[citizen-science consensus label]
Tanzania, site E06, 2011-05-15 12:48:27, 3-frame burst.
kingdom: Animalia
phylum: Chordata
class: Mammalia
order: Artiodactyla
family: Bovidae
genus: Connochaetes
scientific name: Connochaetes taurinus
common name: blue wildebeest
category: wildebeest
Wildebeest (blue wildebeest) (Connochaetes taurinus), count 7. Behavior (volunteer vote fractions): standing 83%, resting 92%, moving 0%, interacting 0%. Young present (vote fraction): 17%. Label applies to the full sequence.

************

### Aim of the exercise
After locating the line that contains "common name: blue wildebeest", please copy exactly every line from the start of the records through it, and nothing else.

### Output
[citizen-science consensus label]
Tanzania, site E06, 2011-05-15 12:48:27, 3-frame burst.
kingdom: Animalia
phylum: Chordata
class: Mammalia
order: Artiodactyla
family: Bovidae
genus: Connochaetes
scientific name: Connochaetes taurinus
common name: blue wildebeest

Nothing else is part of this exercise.